Here’s how stocks see the presidential race
It’s been a tumultuous election season and tonight’s debate could shake up the race — and the markets.
The stock market is almost dead flat early Tuesday, ahead of the tonight’s presidential debate between Democratic nominee Vice President Kamala Harris and Republican candidate former President Donald Trump.
Investors good have reason to sit on their hands for the moment and see how it plays out. It’s been a tumultuous election season that has involved the cataclysmic debate performance of President Biden on June 27, the attempted assassination of Trump on July 13, and Biden’s decision to drop out of the race on July 21.
Polling and prediction markets both have the election as a dead heat, with many seeing tonight’s debate — set for 9 p.m. ET in Philadelphia — as perhaps one of the few remaining events before November that could potentially shake up a race that seems to be solidifying.
Gauging the state of the race by the looking at the stock market is always a fraught exercise, given the plethora of company specific and economy-wide elements that can impact share prices.
But Goldman Sachs thematic baskets of stocks that stand to benefit from either GOP or Democratic policies seem to confirm the topsy-turvy nature of the race since the Biden-Trump debate.
The GOP basket — weighted toward companies such as steel firms that would benefit from steep tariffs Trump has promised — opened up a lead in the aftermath of the first debate and the assassination attempt of Trump.

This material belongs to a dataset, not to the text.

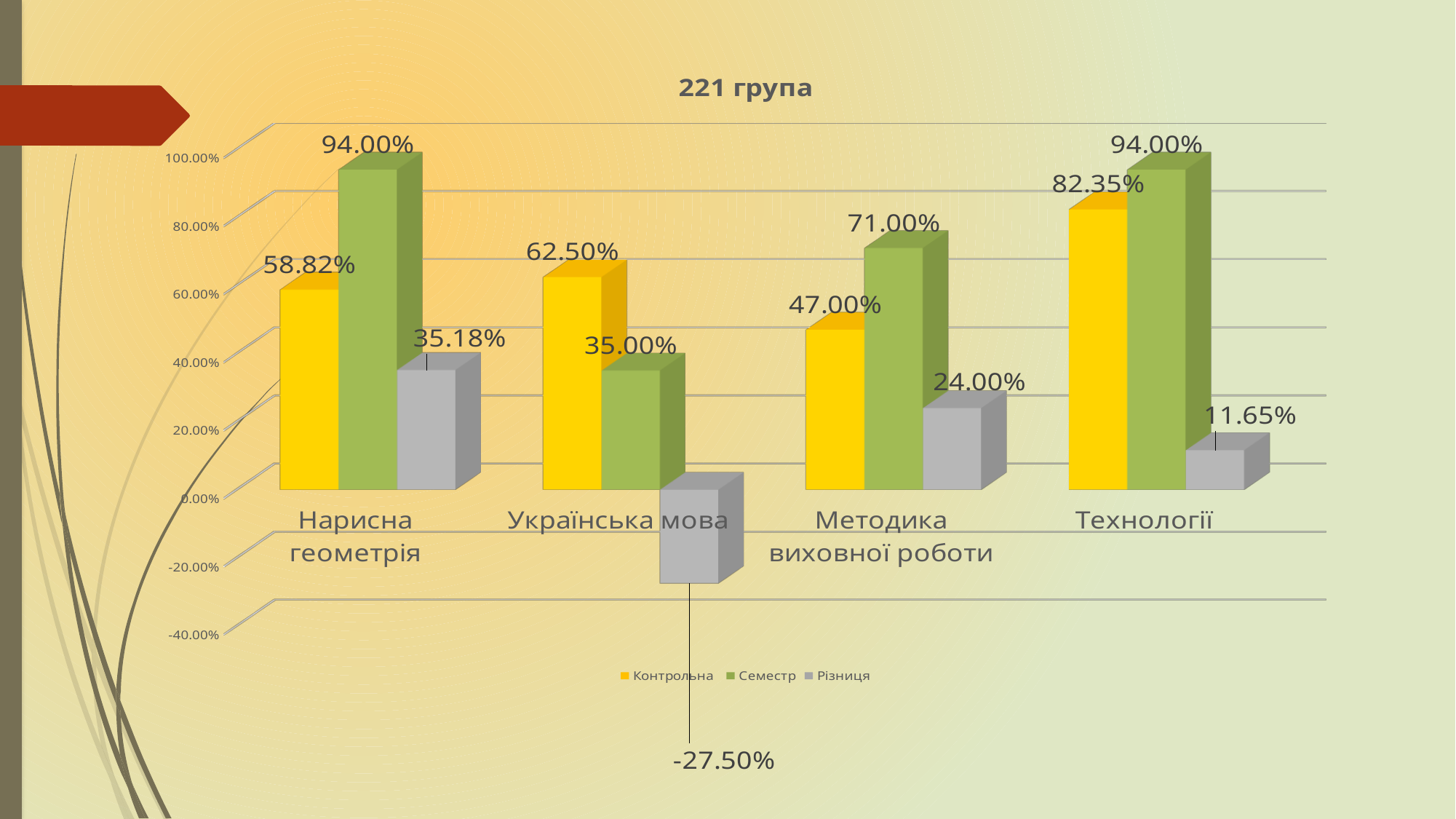
What kind of chart is shown on the slide? Bar chart What is the Контрольна value for Технології? 82.35% How many series does the legend list? 3 Which category has the lowest Семестр value? Українська мова How many categories are shown on the x axis? 4 What is the Семестр value for Методика виховної роботи? 71.00% Which category has the highest Контрольна value? Технології What is the title of the chart? 221 група Which is larger for Українська мова: the Контрольна value or the Семестр value? Контрольна What is the Різниця value for Українська мова? -27.50% What is the Контрольна value for Нарисна геометрія? 58.82% What is the difference between the Семестр and Контрольна values for Методика виховної роботи? 24.00%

But that lead collapsed once Biden announced his withdrawal from the race, with the Democratic policy basket — weighted toward solar firms and home builders, among others — taking the lead.
Both baskets took a bath with the steep 10% sell-off that hit the market in early August. But the Democratic convention in Chicago seemed to give the Democratic basket a lift by a good four percentage points or so.
Whether that changes drastically in the aftermath of tonight’s debate could shed a bit of light of who won, at least in the eyes of traders.